◆ **Extrait du texte**
En annonçant, début septembre, qu’il ne serait pas candidat à sa propre succession comme chef du Parti Libéral Démocrate (PLD), et donc du gouvernement, le Premier ministre Yoshihide Suga a donné une expression limpide à la crise de régime du capitalisme japonais. Ce qui s’achève, ce n’est pas seulement la carrière d’un politicien bourgeois à bout de souffle ; c’est aussi, et surtout, la longue période de relative stabilité dont a bénéficié la classe dirigeante japonaise.

Crise économique et sociale

Pour le grand public, Suga est d’abord apparu comme l’un des proches collaborateurs du Premier ministre Shinzo Abe, au pouvoir de 2012 à 2020. Ce dernier a mis en place toute une série de mesures d’austérité et de réduction des dépenses publiques (les « Abenomics »), qui étaient censées sortir le Japon de la crise économique. Mais du fait de la crise mondiale du capitalisme et de la forte concurrence – notamment chinoise et sud-coréenne – à laquelle est confrontée l’économie japonaise, celle-ci n’est pas sortie de sa longue phase de stagnation, suivie d’une récession en 2020. L’arrivée au pouvoir de Suga, en septembre 2020, a coïncidé avec la fin de cette « stabilité » de château de cartes.

La crise sanitaire a été extrêmement mal gérée par l’État japonais [1], obligeant le gouvernement à multiplier les phases de confinement. Le taux de vaccination y est très bas pour un pays capitaliste avancé : à peine 50 % à la mi-septembre. L’économie, qui a reculé de 4,8 % en 2020, peine à rebondir : le FMI table sur seulement 3,3 % de croissance en 2021. La dégradation rapide des conditions de vie des masses a provoqué une nette augmentation du taux de suicide chez les femmes, les enfants et les adolescents.

Dans ce contexte économique et social déjà très tendu, Yoshihide Suga a pris des décisions extrêmement impopulaires, telles que l’évacuation des eaux irradiées de Fukushima dans l’océan Pacifique – ou encore le maintien des Jeux olympiques en pleine flambée épidémique, malgré l’opposition de 83 % de la population. Et comme si cela ne suffisait pas, son propre fils est impliqué dans un scandale de corruption.

Sans surprise, la popularité du gouvernement s’est effondrée. Ces derniers mois, le PLD a perdu plusieurs élections locales ou partielles. Pour les dirigeants du parti, il devenait urgent de se débarrasser de Suga. Une guerre fractionnelle a éclaté au sein du parti, qui s’est conclue par la capitulation officielle de Suga. Mais cela ne signifie pas que le PLD est tiré d’affaire. Au contraire. Que ce parti gagne ou perde les prochaines élections, en novembre, la crise du capitalisme japonais, et donc du PLD, ne peut que s’aggraver.

Impasse politique

Le Parti Libéral Démocrate a été au pouvoir pendant la quasi-totalité des 66 années écoulées depuis sa création, en 1955. Il est inextricablement lié à l’appareil d’État japonais. Lors de sa fondation, ce parti représentait une alliance entre la grande bourgeoisie, les nationalistes petits-bourgeois et le crime organisé. Si cette coalition conservatrice a réussi à se maintenir au pouvoir aussi longtemps, c’est parce qu’elle n’avait pas à affronter de véritable opposition – et parce que la bourgeoisie japonaise était relativement unanime. Aujourd’hui, sous l’impact de la crise économique et sociale, la classe dirigeante se divise, et cette division s’exprime par des affrontements féroces au sein du parti. Cela signifie aussi que la bourgeoisie japonaise ne dispose d’aucune alternative solide pour remplacer un PLD défaillant.

◆ **Extraits de données**
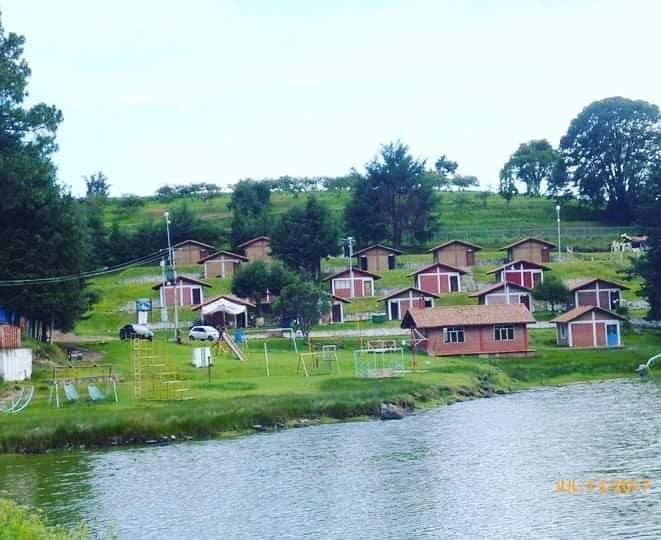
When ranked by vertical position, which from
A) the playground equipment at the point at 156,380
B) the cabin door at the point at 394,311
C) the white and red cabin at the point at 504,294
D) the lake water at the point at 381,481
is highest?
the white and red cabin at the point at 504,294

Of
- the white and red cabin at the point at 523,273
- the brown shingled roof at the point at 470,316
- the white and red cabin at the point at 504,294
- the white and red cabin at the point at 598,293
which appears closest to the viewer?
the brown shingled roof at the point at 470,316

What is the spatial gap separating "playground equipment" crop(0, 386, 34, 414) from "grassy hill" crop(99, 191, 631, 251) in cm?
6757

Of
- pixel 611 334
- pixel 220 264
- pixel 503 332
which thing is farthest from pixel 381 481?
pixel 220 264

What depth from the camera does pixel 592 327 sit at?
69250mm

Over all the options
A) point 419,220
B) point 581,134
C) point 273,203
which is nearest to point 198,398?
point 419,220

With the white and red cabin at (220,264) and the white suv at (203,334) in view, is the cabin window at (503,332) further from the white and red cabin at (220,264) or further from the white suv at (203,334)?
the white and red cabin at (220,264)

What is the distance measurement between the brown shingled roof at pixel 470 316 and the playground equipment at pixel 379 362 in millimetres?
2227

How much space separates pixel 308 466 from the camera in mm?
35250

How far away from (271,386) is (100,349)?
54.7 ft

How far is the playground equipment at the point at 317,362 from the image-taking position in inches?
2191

--

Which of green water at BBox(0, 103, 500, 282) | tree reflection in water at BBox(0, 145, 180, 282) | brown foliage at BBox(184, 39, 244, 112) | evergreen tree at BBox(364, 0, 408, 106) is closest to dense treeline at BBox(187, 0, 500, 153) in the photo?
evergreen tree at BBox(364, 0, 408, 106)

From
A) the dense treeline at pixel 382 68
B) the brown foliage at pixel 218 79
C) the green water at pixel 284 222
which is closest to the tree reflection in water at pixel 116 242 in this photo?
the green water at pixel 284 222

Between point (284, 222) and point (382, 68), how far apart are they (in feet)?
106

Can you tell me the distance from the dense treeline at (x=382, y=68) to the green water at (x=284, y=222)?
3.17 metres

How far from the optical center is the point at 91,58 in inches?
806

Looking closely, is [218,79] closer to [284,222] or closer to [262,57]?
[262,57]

◆ **Consigne de travail**
Renommez « FMI » en « Fonds monétaire international » dans le texte sur la crise du capitalisme japonais, puis reproduisez-en le passage allant de « La crise sanitaire » jusqu’à « et les adolescents. » inclus.

◆ **Réponse ci-dessous**
La crise sanitaire a été extrêmement mal gérée par l’État japonais [1], obligeant le gouvernement à multiplier les phases de confinement. Le taux de vaccination y est très bas pour un pays capitaliste avancé : à peine 50 % à la mi-septembre. L’économie, qui a reculé de 4,8 % en 2020, peine à rebondir : le Fonds monétaire international table sur seulement 3,3 % de croissance en 2021. La dégradation rapide des conditions de vie des masses a provoqué une nette augmentation du taux de suicide chez les femmes, les enfants et les adolescents.